题解:我们先求出所有根到所有树上路径的总值,最后我们需要求的是加到哪条边上面的值后权值最小,假设根是第0层,u是第n层,求第i层会开始变少那么,数值应该是 n-i+1-i<0 =》 (n+1)/2 < i那么如果当n是奇数的话那么应该从(n+1)/2+1层开始他的子树的路径要都要减去2,4,6,8。。。2*m,,如果当n是偶数的话i应该从第(n+1)/2层开始他的子树路径减少1,3,5,7,9..2*m+1,
假设我们是从第i层开始减少的路径权值,那么当n是奇数的时候最后减少的路径值是2*son[i]-2*son[i+1]+4*son[i+1]-4*son[i+2]+6*son[i+2].....2*m*son[n] = 2*son[i]+...2*son[m](son[i]表示那一层被影响到的子树个数)就是路径的减少数目,如果n是偶数同理,因为i是会变动的那么我们可以用一颗树状数组维护一下前驱即可
#include<iostream>
#include<cstring>
#include<algorithm>
#include<queue>
#include<vector>
#include<cstdio>
#include<cmath>
#include<set>
#include<map>
#include<cstdlib>
#include<ctime>
#include<stack>
using namespace std;
#define mes(a) memset(a,0,sizeof(a))
#define rep(i,a,b) for(i = a; i <= b; i++)
#define dec(i,a,b) for(i = b; i >= a; i--)
#define fi first
#define se second
#define ls rt<<1
#define rs rt<<1|1
#define mid (L+R)/2
#define lson ls,L,mid
#define rson rs,mid+1,R
#define lowbit(x) x&(-x)
typedef double db;
typedef long long int ll;
typedef pair<int,int> pii;
typedef unsigned long long ull;
const int mx = 2e5+5;
const int x_move[] = {1,-1,0,0,1,1,-1,-1};
const int y_move[] = {0,0,1,-1,1,-1,1,-1};
int n,m;
vector<int>g[mx];
ll dp[mx];
ll son[mx];
ll deep[mx];
ll sum[mx];
ll ans;
void init(){
deep[0] = -1;
for(int i = 1; i <= n; i++)

目标
请将所给文段中的这句话译成英文:“我们先求出所有根到所有树上路径的总值,最后我们需要求的是加到哪条边上面的值后权值最小”。

显示信息
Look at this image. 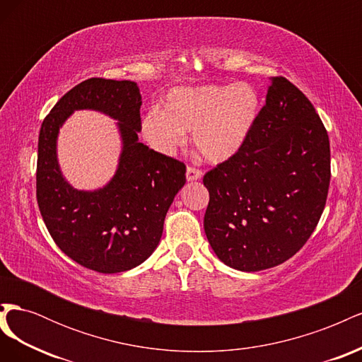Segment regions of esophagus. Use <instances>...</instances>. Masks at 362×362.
Segmentation results:
<instances>
[{
	"label": "esophagus",
	"mask_w": 362,
	"mask_h": 362,
	"mask_svg": "<svg viewBox=\"0 0 362 362\" xmlns=\"http://www.w3.org/2000/svg\"><path fill=\"white\" fill-rule=\"evenodd\" d=\"M185 177H187V181H196V180H201L202 177V172L196 168L189 166L187 172H185Z\"/></svg>",
	"instance_id": "esophagus-1"
}]
</instances>
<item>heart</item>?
Instances as JSON below:
<instances>
[{
  "label": "heart",
  "instance_id": "obj_1",
  "mask_svg": "<svg viewBox=\"0 0 362 362\" xmlns=\"http://www.w3.org/2000/svg\"><path fill=\"white\" fill-rule=\"evenodd\" d=\"M259 115V96L247 83L175 87L163 112L141 119V134L152 149L172 156L193 131V144L210 163H223L242 149Z\"/></svg>",
  "mask_w": 362,
  "mask_h": 362
}]
</instances>
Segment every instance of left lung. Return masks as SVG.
Segmentation results:
<instances>
[{
	"label": "left lung",
	"instance_id": "left-lung-1",
	"mask_svg": "<svg viewBox=\"0 0 362 362\" xmlns=\"http://www.w3.org/2000/svg\"><path fill=\"white\" fill-rule=\"evenodd\" d=\"M329 180L320 116L298 87L275 76L245 146L204 177V229L217 258L242 272L291 258L320 221Z\"/></svg>",
	"mask_w": 362,
	"mask_h": 362
}]
</instances>
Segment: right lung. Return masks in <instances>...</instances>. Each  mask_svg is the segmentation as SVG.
Masks as SVG:
<instances>
[{"label": "right lung", "instance_id": "1", "mask_svg": "<svg viewBox=\"0 0 362 362\" xmlns=\"http://www.w3.org/2000/svg\"><path fill=\"white\" fill-rule=\"evenodd\" d=\"M140 105L134 81L89 78L64 93L40 127L36 196L43 222L62 252L100 273L134 269L151 257L185 184L184 163L139 141ZM75 110H96L118 120L123 152L115 177L103 189L76 191L61 175L58 129Z\"/></svg>", "mask_w": 362, "mask_h": 362}]
</instances>
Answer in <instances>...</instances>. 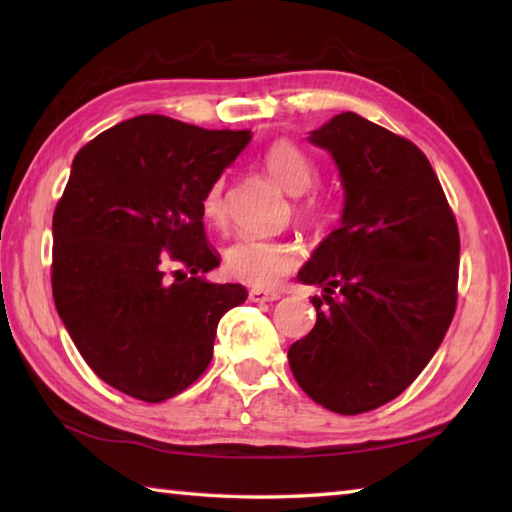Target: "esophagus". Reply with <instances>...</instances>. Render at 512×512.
I'll return each instance as SVG.
<instances>
[{"label":"esophagus","instance_id":"34e87169","mask_svg":"<svg viewBox=\"0 0 512 512\" xmlns=\"http://www.w3.org/2000/svg\"><path fill=\"white\" fill-rule=\"evenodd\" d=\"M248 298L253 302H273V300H280V293L277 291H266V289H250Z\"/></svg>","mask_w":512,"mask_h":512}]
</instances>
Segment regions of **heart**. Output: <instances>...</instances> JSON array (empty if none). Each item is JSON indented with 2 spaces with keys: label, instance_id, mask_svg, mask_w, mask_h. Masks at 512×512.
Masks as SVG:
<instances>
[{
  "label": "heart",
  "instance_id": "1",
  "mask_svg": "<svg viewBox=\"0 0 512 512\" xmlns=\"http://www.w3.org/2000/svg\"><path fill=\"white\" fill-rule=\"evenodd\" d=\"M264 169L277 185L291 196H298L296 216L307 225H320L325 219V205L309 192L318 180V167L309 155L289 140H277L264 153ZM203 219L212 225L225 223V185L223 180L205 189L201 201ZM225 271L235 280L255 289H271L280 284L298 266V250L284 241L244 237L225 248Z\"/></svg>",
  "mask_w": 512,
  "mask_h": 512
}]
</instances>
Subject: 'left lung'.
<instances>
[{
	"label": "left lung",
	"instance_id": "obj_1",
	"mask_svg": "<svg viewBox=\"0 0 512 512\" xmlns=\"http://www.w3.org/2000/svg\"><path fill=\"white\" fill-rule=\"evenodd\" d=\"M309 142L332 153L345 203L341 225L300 268L316 325L289 348L311 400L357 415L395 400L445 339L456 311L458 225L418 146L341 112Z\"/></svg>",
	"mask_w": 512,
	"mask_h": 512
}]
</instances>
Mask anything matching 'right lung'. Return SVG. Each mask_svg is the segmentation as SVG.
Returning a JSON list of instances; mask_svg holds the SVG:
<instances>
[{
	"instance_id": "add662e5",
	"label": "right lung",
	"mask_w": 512,
	"mask_h": 512,
	"mask_svg": "<svg viewBox=\"0 0 512 512\" xmlns=\"http://www.w3.org/2000/svg\"><path fill=\"white\" fill-rule=\"evenodd\" d=\"M248 142L250 131L140 115L72 162L51 223V291L94 375L135 400L192 386L210 366L221 316L248 298L241 284L203 277L219 257L201 212L205 189Z\"/></svg>"
}]
</instances>
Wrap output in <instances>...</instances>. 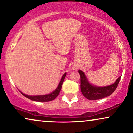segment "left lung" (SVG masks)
<instances>
[{"label": "left lung", "mask_w": 133, "mask_h": 133, "mask_svg": "<svg viewBox=\"0 0 133 133\" xmlns=\"http://www.w3.org/2000/svg\"><path fill=\"white\" fill-rule=\"evenodd\" d=\"M78 72L81 77V91L83 96L89 100L101 99L110 96L116 89L121 77L120 76L109 86H96L90 83L83 71L79 70Z\"/></svg>", "instance_id": "1"}]
</instances>
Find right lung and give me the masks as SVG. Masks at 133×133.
I'll use <instances>...</instances> for the list:
<instances>
[{
  "instance_id": "1",
  "label": "right lung",
  "mask_w": 133,
  "mask_h": 133,
  "mask_svg": "<svg viewBox=\"0 0 133 133\" xmlns=\"http://www.w3.org/2000/svg\"><path fill=\"white\" fill-rule=\"evenodd\" d=\"M67 73L65 72L64 74H63V76H62L60 82H59V85L57 87L56 89L54 90V91H52L51 93L48 94H45V95H37V96H30L27 95V94H24L20 91L21 92V94L22 95H24L25 97H26L27 98L29 99L30 100L34 101H37V102H47V101H51L54 100V99H56V97L59 94V92H60L61 89L62 83H63L64 81V79L65 77V76H66Z\"/></svg>"
}]
</instances>
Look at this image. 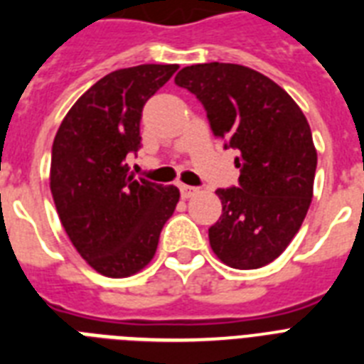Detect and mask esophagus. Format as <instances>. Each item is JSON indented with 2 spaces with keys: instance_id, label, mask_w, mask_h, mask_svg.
Masks as SVG:
<instances>
[{
  "instance_id": "esophagus-1",
  "label": "esophagus",
  "mask_w": 364,
  "mask_h": 364,
  "mask_svg": "<svg viewBox=\"0 0 364 364\" xmlns=\"http://www.w3.org/2000/svg\"><path fill=\"white\" fill-rule=\"evenodd\" d=\"M179 191H181L183 198H191L194 194H198L200 191L196 187H188V185H179Z\"/></svg>"
}]
</instances>
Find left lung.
<instances>
[{"label":"left lung","instance_id":"8db88e82","mask_svg":"<svg viewBox=\"0 0 364 364\" xmlns=\"http://www.w3.org/2000/svg\"><path fill=\"white\" fill-rule=\"evenodd\" d=\"M176 85L202 102L225 149L238 151V187L215 191L223 215L210 227L211 249L238 270L266 266L299 232L314 196L310 124L279 85L245 65H187Z\"/></svg>","mask_w":364,"mask_h":364}]
</instances>
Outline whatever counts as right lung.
I'll use <instances>...</instances> for the list:
<instances>
[{"label": "right lung", "mask_w": 364, "mask_h": 364, "mask_svg": "<svg viewBox=\"0 0 364 364\" xmlns=\"http://www.w3.org/2000/svg\"><path fill=\"white\" fill-rule=\"evenodd\" d=\"M177 64H143L102 77L60 124L50 159V193L62 227L82 259L107 277L151 262L179 188L128 173L126 154L141 147L143 105Z\"/></svg>", "instance_id": "1"}]
</instances>
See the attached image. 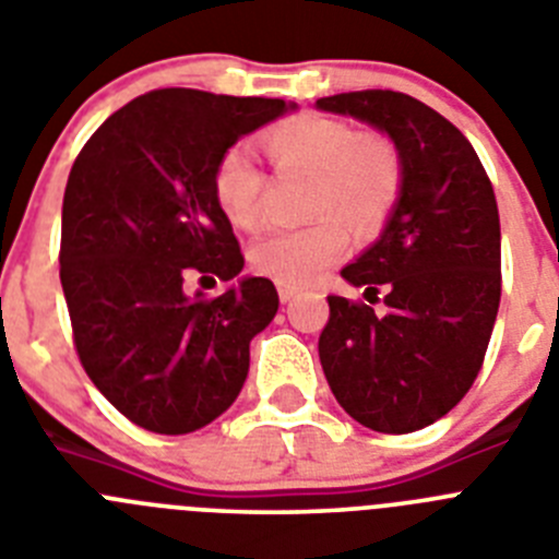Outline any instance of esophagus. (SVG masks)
<instances>
[{
    "instance_id": "34e87169",
    "label": "esophagus",
    "mask_w": 559,
    "mask_h": 559,
    "mask_svg": "<svg viewBox=\"0 0 559 559\" xmlns=\"http://www.w3.org/2000/svg\"><path fill=\"white\" fill-rule=\"evenodd\" d=\"M276 290H280V299H283V302H290V299L299 296V288H294V285H276Z\"/></svg>"
}]
</instances>
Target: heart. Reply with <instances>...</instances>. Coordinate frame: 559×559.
Instances as JSON below:
<instances>
[{"label": "heart", "instance_id": "obj_1", "mask_svg": "<svg viewBox=\"0 0 559 559\" xmlns=\"http://www.w3.org/2000/svg\"><path fill=\"white\" fill-rule=\"evenodd\" d=\"M265 151L280 170L313 176L308 212L318 218L302 229H274L249 249L257 274L280 285L316 283L349 246V224L372 235L386 224L403 192V159L389 136L358 131L349 122L299 114L265 133ZM265 173L246 145L226 147L212 167V199L237 229H254L263 215Z\"/></svg>", "mask_w": 559, "mask_h": 559}]
</instances>
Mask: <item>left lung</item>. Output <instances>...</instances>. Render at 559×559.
Listing matches in <instances>:
<instances>
[{
    "label": "left lung",
    "mask_w": 559,
    "mask_h": 559,
    "mask_svg": "<svg viewBox=\"0 0 559 559\" xmlns=\"http://www.w3.org/2000/svg\"><path fill=\"white\" fill-rule=\"evenodd\" d=\"M316 106L386 131L403 159V192L386 229L341 271L367 288V299L383 289L388 313L328 296L324 378L360 426L419 431L471 392L490 344L501 302L496 192L467 136L426 103L364 88Z\"/></svg>",
    "instance_id": "left-lung-1"
}]
</instances>
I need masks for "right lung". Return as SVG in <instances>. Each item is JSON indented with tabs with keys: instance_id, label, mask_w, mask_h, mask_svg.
<instances>
[{
	"instance_id": "1",
	"label": "right lung",
	"mask_w": 559,
	"mask_h": 559,
	"mask_svg": "<svg viewBox=\"0 0 559 559\" xmlns=\"http://www.w3.org/2000/svg\"><path fill=\"white\" fill-rule=\"evenodd\" d=\"M294 103L153 88L114 111L78 153L61 212V285L78 358L133 426L190 433L235 403L249 344L280 296L246 276L221 296L187 276L243 271V251L212 199V167L243 133Z\"/></svg>"
}]
</instances>
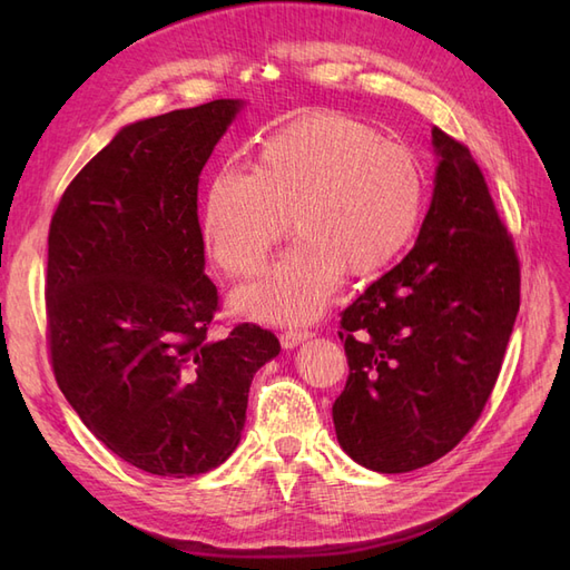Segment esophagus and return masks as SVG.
<instances>
[{"instance_id":"1","label":"esophagus","mask_w":570,"mask_h":570,"mask_svg":"<svg viewBox=\"0 0 570 570\" xmlns=\"http://www.w3.org/2000/svg\"><path fill=\"white\" fill-rule=\"evenodd\" d=\"M308 337H312V333H308V331H292V327H289V331L281 333V344H283L285 350H292V347H297L299 342H304Z\"/></svg>"}]
</instances>
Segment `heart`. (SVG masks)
<instances>
[{"instance_id":"b5f03b06","label":"heart","mask_w":570,"mask_h":570,"mask_svg":"<svg viewBox=\"0 0 570 570\" xmlns=\"http://www.w3.org/2000/svg\"><path fill=\"white\" fill-rule=\"evenodd\" d=\"M425 195L416 151L366 120L325 111L273 132L254 168L216 170L202 237L228 278H252L292 223L297 245L235 304L254 318L297 323L323 312L342 273L364 278L387 266L416 233Z\"/></svg>"}]
</instances>
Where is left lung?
Masks as SVG:
<instances>
[{
    "instance_id": "left-lung-1",
    "label": "left lung",
    "mask_w": 570,
    "mask_h": 570,
    "mask_svg": "<svg viewBox=\"0 0 570 570\" xmlns=\"http://www.w3.org/2000/svg\"><path fill=\"white\" fill-rule=\"evenodd\" d=\"M435 193L413 249L340 314L350 377L342 450L377 473L442 459L469 435L521 306L513 237L469 147L433 128Z\"/></svg>"
}]
</instances>
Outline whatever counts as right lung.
Segmentation results:
<instances>
[{"label": "right lung", "mask_w": 570, "mask_h": 570, "mask_svg": "<svg viewBox=\"0 0 570 570\" xmlns=\"http://www.w3.org/2000/svg\"><path fill=\"white\" fill-rule=\"evenodd\" d=\"M237 111V99H214L126 126L51 216V371L90 433L154 475H199L226 461L252 377L281 352L256 323L209 337L220 304L204 275L197 187Z\"/></svg>", "instance_id": "1"}]
</instances>
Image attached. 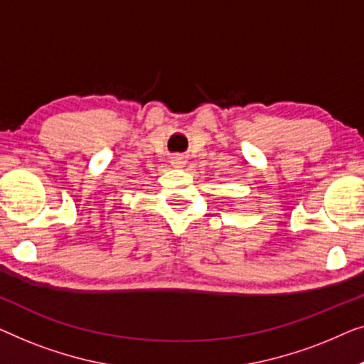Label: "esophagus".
Wrapping results in <instances>:
<instances>
[{"label": "esophagus", "instance_id": "34e87169", "mask_svg": "<svg viewBox=\"0 0 364 364\" xmlns=\"http://www.w3.org/2000/svg\"><path fill=\"white\" fill-rule=\"evenodd\" d=\"M170 163H171V166L173 168H183L184 166V160L181 156H171V160H170Z\"/></svg>", "mask_w": 364, "mask_h": 364}]
</instances>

书面回答
We first compute the total value of all paths from the root to every node in the tree, and in the end what we need to find is the edge onto which the value should be added so that the resulting weight is minimized.